Keuntungan yang diperoleh tersangka dari pengoplosan satu tabung gas LPG 3 Kg bersubsidi sekisar Rp.38.000,- sd Rp. 93.000,- dan penjualan dilakukan dengan cara Online di Media Sosial dan E-Comerce dan secara konvensional atau konsumen datang langsung ke tempat tinggal tersangka. “Tersangka berhasil menarik konsumen karena harga yang ditawarkan jauh lebih murah berbanding harga resmi/harga pasaran,” jelas Kapolres.
“Praktik pengoplosan gas LPG 3 Kg ke tabung gas protable ini tidak melalui proses yang benar sehingga berpotensi mengancam keselamatan atau keamanan,” tambah Kapolres.

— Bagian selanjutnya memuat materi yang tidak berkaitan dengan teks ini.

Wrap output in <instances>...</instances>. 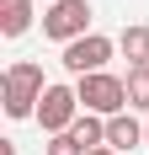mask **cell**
Segmentation results:
<instances>
[{
    "mask_svg": "<svg viewBox=\"0 0 149 155\" xmlns=\"http://www.w3.org/2000/svg\"><path fill=\"white\" fill-rule=\"evenodd\" d=\"M0 155H16V144H11V139H0Z\"/></svg>",
    "mask_w": 149,
    "mask_h": 155,
    "instance_id": "4fadbf2b",
    "label": "cell"
},
{
    "mask_svg": "<svg viewBox=\"0 0 149 155\" xmlns=\"http://www.w3.org/2000/svg\"><path fill=\"white\" fill-rule=\"evenodd\" d=\"M69 134H74L80 144H85V150H96V144H106V118H96V112H80Z\"/></svg>",
    "mask_w": 149,
    "mask_h": 155,
    "instance_id": "9c48e42d",
    "label": "cell"
},
{
    "mask_svg": "<svg viewBox=\"0 0 149 155\" xmlns=\"http://www.w3.org/2000/svg\"><path fill=\"white\" fill-rule=\"evenodd\" d=\"M144 144H149V118H144Z\"/></svg>",
    "mask_w": 149,
    "mask_h": 155,
    "instance_id": "5bb4252c",
    "label": "cell"
},
{
    "mask_svg": "<svg viewBox=\"0 0 149 155\" xmlns=\"http://www.w3.org/2000/svg\"><path fill=\"white\" fill-rule=\"evenodd\" d=\"M106 144L112 150H133V144H144V123H138L133 112H117V118H106Z\"/></svg>",
    "mask_w": 149,
    "mask_h": 155,
    "instance_id": "8992f818",
    "label": "cell"
},
{
    "mask_svg": "<svg viewBox=\"0 0 149 155\" xmlns=\"http://www.w3.org/2000/svg\"><path fill=\"white\" fill-rule=\"evenodd\" d=\"M43 155H85V144L74 139V134H48V150Z\"/></svg>",
    "mask_w": 149,
    "mask_h": 155,
    "instance_id": "8fae6325",
    "label": "cell"
},
{
    "mask_svg": "<svg viewBox=\"0 0 149 155\" xmlns=\"http://www.w3.org/2000/svg\"><path fill=\"white\" fill-rule=\"evenodd\" d=\"M32 0H0V32H5V38H21V32L32 27Z\"/></svg>",
    "mask_w": 149,
    "mask_h": 155,
    "instance_id": "ba28073f",
    "label": "cell"
},
{
    "mask_svg": "<svg viewBox=\"0 0 149 155\" xmlns=\"http://www.w3.org/2000/svg\"><path fill=\"white\" fill-rule=\"evenodd\" d=\"M74 96H80V112H96V118H117V112H128V80L112 75V70L80 75V80H74Z\"/></svg>",
    "mask_w": 149,
    "mask_h": 155,
    "instance_id": "7a4b0ae2",
    "label": "cell"
},
{
    "mask_svg": "<svg viewBox=\"0 0 149 155\" xmlns=\"http://www.w3.org/2000/svg\"><path fill=\"white\" fill-rule=\"evenodd\" d=\"M117 54L128 59V70H144V64H149V27H144V21L122 27V38H117Z\"/></svg>",
    "mask_w": 149,
    "mask_h": 155,
    "instance_id": "52a82bcc",
    "label": "cell"
},
{
    "mask_svg": "<svg viewBox=\"0 0 149 155\" xmlns=\"http://www.w3.org/2000/svg\"><path fill=\"white\" fill-rule=\"evenodd\" d=\"M85 155H117V150H112V144H96V150H85Z\"/></svg>",
    "mask_w": 149,
    "mask_h": 155,
    "instance_id": "7c38bea8",
    "label": "cell"
},
{
    "mask_svg": "<svg viewBox=\"0 0 149 155\" xmlns=\"http://www.w3.org/2000/svg\"><path fill=\"white\" fill-rule=\"evenodd\" d=\"M74 118H80V96H74V86L48 80L43 102H37V128H43V134H69Z\"/></svg>",
    "mask_w": 149,
    "mask_h": 155,
    "instance_id": "277c9868",
    "label": "cell"
},
{
    "mask_svg": "<svg viewBox=\"0 0 149 155\" xmlns=\"http://www.w3.org/2000/svg\"><path fill=\"white\" fill-rule=\"evenodd\" d=\"M43 91H48L43 64H32V59H16L11 70H5V80H0V96H5V112H11V118H37Z\"/></svg>",
    "mask_w": 149,
    "mask_h": 155,
    "instance_id": "6da1fadb",
    "label": "cell"
},
{
    "mask_svg": "<svg viewBox=\"0 0 149 155\" xmlns=\"http://www.w3.org/2000/svg\"><path fill=\"white\" fill-rule=\"evenodd\" d=\"M117 54V43L112 38H101V32H85V38H74V43H64V70H69L74 80L80 75H96V70H106V59Z\"/></svg>",
    "mask_w": 149,
    "mask_h": 155,
    "instance_id": "5b68a950",
    "label": "cell"
},
{
    "mask_svg": "<svg viewBox=\"0 0 149 155\" xmlns=\"http://www.w3.org/2000/svg\"><path fill=\"white\" fill-rule=\"evenodd\" d=\"M90 32V0H48L43 11V38L53 43H74Z\"/></svg>",
    "mask_w": 149,
    "mask_h": 155,
    "instance_id": "3957f363",
    "label": "cell"
},
{
    "mask_svg": "<svg viewBox=\"0 0 149 155\" xmlns=\"http://www.w3.org/2000/svg\"><path fill=\"white\" fill-rule=\"evenodd\" d=\"M122 80H128V112H149V64H144V70H128V75H122Z\"/></svg>",
    "mask_w": 149,
    "mask_h": 155,
    "instance_id": "30bf717a",
    "label": "cell"
}]
</instances>
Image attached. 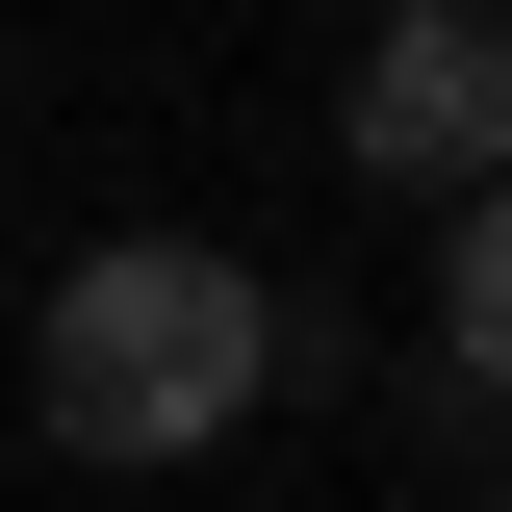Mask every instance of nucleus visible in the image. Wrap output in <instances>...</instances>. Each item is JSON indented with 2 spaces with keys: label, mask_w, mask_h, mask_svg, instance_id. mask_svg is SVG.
<instances>
[{
  "label": "nucleus",
  "mask_w": 512,
  "mask_h": 512,
  "mask_svg": "<svg viewBox=\"0 0 512 512\" xmlns=\"http://www.w3.org/2000/svg\"><path fill=\"white\" fill-rule=\"evenodd\" d=\"M282 282H256L231 231H103L26 308V410H52V461H205V436H256L282 410Z\"/></svg>",
  "instance_id": "f257e3e1"
},
{
  "label": "nucleus",
  "mask_w": 512,
  "mask_h": 512,
  "mask_svg": "<svg viewBox=\"0 0 512 512\" xmlns=\"http://www.w3.org/2000/svg\"><path fill=\"white\" fill-rule=\"evenodd\" d=\"M333 154L410 180V205H487V154H512V26H487V0H384L359 77H333Z\"/></svg>",
  "instance_id": "f03ea898"
},
{
  "label": "nucleus",
  "mask_w": 512,
  "mask_h": 512,
  "mask_svg": "<svg viewBox=\"0 0 512 512\" xmlns=\"http://www.w3.org/2000/svg\"><path fill=\"white\" fill-rule=\"evenodd\" d=\"M487 384H512V231L436 205V436H487Z\"/></svg>",
  "instance_id": "7ed1b4c3"
}]
</instances>
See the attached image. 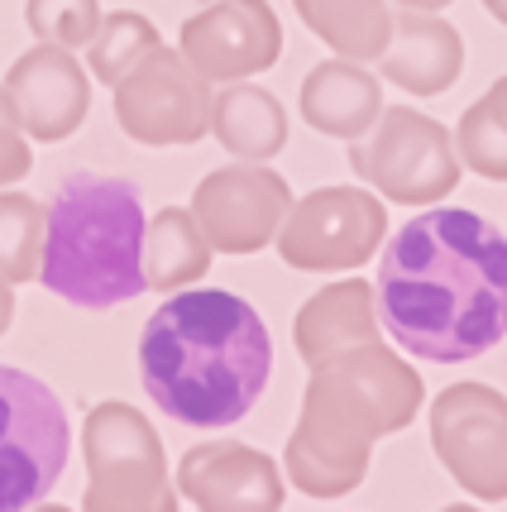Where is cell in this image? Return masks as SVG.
<instances>
[{
	"label": "cell",
	"mask_w": 507,
	"mask_h": 512,
	"mask_svg": "<svg viewBox=\"0 0 507 512\" xmlns=\"http://www.w3.org/2000/svg\"><path fill=\"white\" fill-rule=\"evenodd\" d=\"M0 87L10 96V111L29 134V144H58L77 134L91 111V77L72 48H29L24 58H15Z\"/></svg>",
	"instance_id": "4fadbf2b"
},
{
	"label": "cell",
	"mask_w": 507,
	"mask_h": 512,
	"mask_svg": "<svg viewBox=\"0 0 507 512\" xmlns=\"http://www.w3.org/2000/svg\"><path fill=\"white\" fill-rule=\"evenodd\" d=\"M44 225L48 206L24 192H0V278L34 283L44 264Z\"/></svg>",
	"instance_id": "7402d4cb"
},
{
	"label": "cell",
	"mask_w": 507,
	"mask_h": 512,
	"mask_svg": "<svg viewBox=\"0 0 507 512\" xmlns=\"http://www.w3.org/2000/svg\"><path fill=\"white\" fill-rule=\"evenodd\" d=\"M273 340L264 316L221 288H177L139 335V379L163 417L182 426H235L264 398Z\"/></svg>",
	"instance_id": "7a4b0ae2"
},
{
	"label": "cell",
	"mask_w": 507,
	"mask_h": 512,
	"mask_svg": "<svg viewBox=\"0 0 507 512\" xmlns=\"http://www.w3.org/2000/svg\"><path fill=\"white\" fill-rule=\"evenodd\" d=\"M484 10L493 15L498 24H507V0H484Z\"/></svg>",
	"instance_id": "83f0119b"
},
{
	"label": "cell",
	"mask_w": 507,
	"mask_h": 512,
	"mask_svg": "<svg viewBox=\"0 0 507 512\" xmlns=\"http://www.w3.org/2000/svg\"><path fill=\"white\" fill-rule=\"evenodd\" d=\"M287 206H292V187L283 173L240 158L230 168L206 173L187 211L197 216L201 235L216 254H259L278 240Z\"/></svg>",
	"instance_id": "8fae6325"
},
{
	"label": "cell",
	"mask_w": 507,
	"mask_h": 512,
	"mask_svg": "<svg viewBox=\"0 0 507 512\" xmlns=\"http://www.w3.org/2000/svg\"><path fill=\"white\" fill-rule=\"evenodd\" d=\"M101 0H24V24L39 44L53 48H87L101 29Z\"/></svg>",
	"instance_id": "cb8c5ba5"
},
{
	"label": "cell",
	"mask_w": 507,
	"mask_h": 512,
	"mask_svg": "<svg viewBox=\"0 0 507 512\" xmlns=\"http://www.w3.org/2000/svg\"><path fill=\"white\" fill-rule=\"evenodd\" d=\"M431 446L479 503L507 498V398L488 383H450L431 398Z\"/></svg>",
	"instance_id": "30bf717a"
},
{
	"label": "cell",
	"mask_w": 507,
	"mask_h": 512,
	"mask_svg": "<svg viewBox=\"0 0 507 512\" xmlns=\"http://www.w3.org/2000/svg\"><path fill=\"white\" fill-rule=\"evenodd\" d=\"M67 412L53 388L0 364V512L44 503L67 465Z\"/></svg>",
	"instance_id": "52a82bcc"
},
{
	"label": "cell",
	"mask_w": 507,
	"mask_h": 512,
	"mask_svg": "<svg viewBox=\"0 0 507 512\" xmlns=\"http://www.w3.org/2000/svg\"><path fill=\"white\" fill-rule=\"evenodd\" d=\"M87 455V512H173L177 489L168 484V455L149 417L130 402H96L82 422Z\"/></svg>",
	"instance_id": "5b68a950"
},
{
	"label": "cell",
	"mask_w": 507,
	"mask_h": 512,
	"mask_svg": "<svg viewBox=\"0 0 507 512\" xmlns=\"http://www.w3.org/2000/svg\"><path fill=\"white\" fill-rule=\"evenodd\" d=\"M144 201L134 182L67 173L48 201L39 283L72 307H120L144 292Z\"/></svg>",
	"instance_id": "277c9868"
},
{
	"label": "cell",
	"mask_w": 507,
	"mask_h": 512,
	"mask_svg": "<svg viewBox=\"0 0 507 512\" xmlns=\"http://www.w3.org/2000/svg\"><path fill=\"white\" fill-rule=\"evenodd\" d=\"M297 15L335 58L350 63H378L388 34H393V10L388 0H292Z\"/></svg>",
	"instance_id": "ffe728a7"
},
{
	"label": "cell",
	"mask_w": 507,
	"mask_h": 512,
	"mask_svg": "<svg viewBox=\"0 0 507 512\" xmlns=\"http://www.w3.org/2000/svg\"><path fill=\"white\" fill-rule=\"evenodd\" d=\"M216 249L206 245L197 216L187 206H163L154 221H144V245H139V268H144V288L177 292L187 283H201L211 268Z\"/></svg>",
	"instance_id": "d6986e66"
},
{
	"label": "cell",
	"mask_w": 507,
	"mask_h": 512,
	"mask_svg": "<svg viewBox=\"0 0 507 512\" xmlns=\"http://www.w3.org/2000/svg\"><path fill=\"white\" fill-rule=\"evenodd\" d=\"M10 321H15V283L0 278V335L10 331Z\"/></svg>",
	"instance_id": "484cf974"
},
{
	"label": "cell",
	"mask_w": 507,
	"mask_h": 512,
	"mask_svg": "<svg viewBox=\"0 0 507 512\" xmlns=\"http://www.w3.org/2000/svg\"><path fill=\"white\" fill-rule=\"evenodd\" d=\"M297 106H302V120L316 134L350 144L364 130H374V120L383 115V91H378V77L364 63L326 58L307 72Z\"/></svg>",
	"instance_id": "e0dca14e"
},
{
	"label": "cell",
	"mask_w": 507,
	"mask_h": 512,
	"mask_svg": "<svg viewBox=\"0 0 507 512\" xmlns=\"http://www.w3.org/2000/svg\"><path fill=\"white\" fill-rule=\"evenodd\" d=\"M426 383L383 340L350 345L311 369L297 431L287 436L283 474L307 498H345L364 484L369 455L417 417Z\"/></svg>",
	"instance_id": "3957f363"
},
{
	"label": "cell",
	"mask_w": 507,
	"mask_h": 512,
	"mask_svg": "<svg viewBox=\"0 0 507 512\" xmlns=\"http://www.w3.org/2000/svg\"><path fill=\"white\" fill-rule=\"evenodd\" d=\"M383 77L393 87L412 91V96H441L460 82L464 72V39L460 29L441 15H426V10H402L393 15V34L383 48Z\"/></svg>",
	"instance_id": "9a60e30c"
},
{
	"label": "cell",
	"mask_w": 507,
	"mask_h": 512,
	"mask_svg": "<svg viewBox=\"0 0 507 512\" xmlns=\"http://www.w3.org/2000/svg\"><path fill=\"white\" fill-rule=\"evenodd\" d=\"M378 340V302L374 283L364 278H345V283H326V288L302 302V312L292 321V345L307 369L321 359L340 355L350 345H369Z\"/></svg>",
	"instance_id": "2e32d148"
},
{
	"label": "cell",
	"mask_w": 507,
	"mask_h": 512,
	"mask_svg": "<svg viewBox=\"0 0 507 512\" xmlns=\"http://www.w3.org/2000/svg\"><path fill=\"white\" fill-rule=\"evenodd\" d=\"M378 321L407 355L464 364L507 335V240L464 206H426L383 245Z\"/></svg>",
	"instance_id": "6da1fadb"
},
{
	"label": "cell",
	"mask_w": 507,
	"mask_h": 512,
	"mask_svg": "<svg viewBox=\"0 0 507 512\" xmlns=\"http://www.w3.org/2000/svg\"><path fill=\"white\" fill-rule=\"evenodd\" d=\"M34 154H29V134L20 130V120L10 111V96L0 87V187H15L20 178H29Z\"/></svg>",
	"instance_id": "d4e9b609"
},
{
	"label": "cell",
	"mask_w": 507,
	"mask_h": 512,
	"mask_svg": "<svg viewBox=\"0 0 507 512\" xmlns=\"http://www.w3.org/2000/svg\"><path fill=\"white\" fill-rule=\"evenodd\" d=\"M111 91L115 120L134 144L173 149L211 134V82L177 48H149Z\"/></svg>",
	"instance_id": "9c48e42d"
},
{
	"label": "cell",
	"mask_w": 507,
	"mask_h": 512,
	"mask_svg": "<svg viewBox=\"0 0 507 512\" xmlns=\"http://www.w3.org/2000/svg\"><path fill=\"white\" fill-rule=\"evenodd\" d=\"M211 134L225 154L268 163L287 144V111L273 91L254 82H225V91H211Z\"/></svg>",
	"instance_id": "ac0fdd59"
},
{
	"label": "cell",
	"mask_w": 507,
	"mask_h": 512,
	"mask_svg": "<svg viewBox=\"0 0 507 512\" xmlns=\"http://www.w3.org/2000/svg\"><path fill=\"white\" fill-rule=\"evenodd\" d=\"M283 469L244 441H201L177 465V498L201 512H278Z\"/></svg>",
	"instance_id": "5bb4252c"
},
{
	"label": "cell",
	"mask_w": 507,
	"mask_h": 512,
	"mask_svg": "<svg viewBox=\"0 0 507 512\" xmlns=\"http://www.w3.org/2000/svg\"><path fill=\"white\" fill-rule=\"evenodd\" d=\"M350 168L397 206H436L460 187L455 134L417 106H388L374 130L350 139Z\"/></svg>",
	"instance_id": "8992f818"
},
{
	"label": "cell",
	"mask_w": 507,
	"mask_h": 512,
	"mask_svg": "<svg viewBox=\"0 0 507 512\" xmlns=\"http://www.w3.org/2000/svg\"><path fill=\"white\" fill-rule=\"evenodd\" d=\"M397 5H402V10H426V15H441L450 0H397Z\"/></svg>",
	"instance_id": "4316f807"
},
{
	"label": "cell",
	"mask_w": 507,
	"mask_h": 512,
	"mask_svg": "<svg viewBox=\"0 0 507 512\" xmlns=\"http://www.w3.org/2000/svg\"><path fill=\"white\" fill-rule=\"evenodd\" d=\"M177 53L206 82H249L283 58V24L268 0H201L182 24Z\"/></svg>",
	"instance_id": "7c38bea8"
},
{
	"label": "cell",
	"mask_w": 507,
	"mask_h": 512,
	"mask_svg": "<svg viewBox=\"0 0 507 512\" xmlns=\"http://www.w3.org/2000/svg\"><path fill=\"white\" fill-rule=\"evenodd\" d=\"M388 235V206L364 187H321L287 206L278 254L297 273H354Z\"/></svg>",
	"instance_id": "ba28073f"
},
{
	"label": "cell",
	"mask_w": 507,
	"mask_h": 512,
	"mask_svg": "<svg viewBox=\"0 0 507 512\" xmlns=\"http://www.w3.org/2000/svg\"><path fill=\"white\" fill-rule=\"evenodd\" d=\"M455 154H460V163L469 173H479L488 182H507V77H498L460 115Z\"/></svg>",
	"instance_id": "44dd1931"
},
{
	"label": "cell",
	"mask_w": 507,
	"mask_h": 512,
	"mask_svg": "<svg viewBox=\"0 0 507 512\" xmlns=\"http://www.w3.org/2000/svg\"><path fill=\"white\" fill-rule=\"evenodd\" d=\"M158 44H163V39H158V29L149 24V15H139V10H115V15L101 20L96 39L87 44L91 77L106 82V87H115V82H120V77H125V72Z\"/></svg>",
	"instance_id": "603a6c76"
}]
</instances>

Adapun enam tersangka ditangkap, inisial IR 26 tahun, BK 32 tahun, FS 38 tahun, NT 20 tahun, HT 38 tahun dan inisial AA 24 tahun. Keenam tersangka ditangkap di berbagai lokasi di Wilayah Hukum Polres Pelabuhan Tanjung Priok Polda Metro Jaya.
Barang bukti nya diamankan : 11 tabung gas isi 3 kg, 2 tabung gas kosong 3 kg, 557 kaleng portable isi, 442 tutup kaleng portable, 7 regulator, 2 timbangan digital dan 4 unit handphone.
Kapolres menghimbau masyarakat agar tidak membeli tabung gas portable dibawah harga pasaran karena berpotensi mengancam keselamatan dan keamanan karena mudah terbakar serta bagi para pelaku yang masih melakukan praktik pengoplosan gas LPG 3 Kg bersubsidi ke tabung gas portable agar di hentikan dari sekarang karena pasti akan kita melakukan tindakan tegas berupa penangkapan.
AKBP Martuasah mengatakan, tersangka dikenakan Pasal 32 ayat 2 Jo Pasal 30 dan Pasal 31 UU No. 2 Tahun 1981 tentang Metrologi Legal.
Pasal 62 Ayat (1) jo Pasal 8 Ayat (1) huruf b dan c Undang-Undang Nomor 8 Tahun 1999 tentang Perlindungan Konsumen.
Pasal 55 UU nomor 22 tahun 2001 tentang Minyak dan Gas Bumi yang diubah pada Pasal 40 Angka 9 UU Nomor 6 tahun 2023 tentang Penetapan Perppu nomor 2 tahun 2022 tentang Cipta Kerja. ( Tim )
Dengan ancaman pidana penjara paling lama 6 tahun.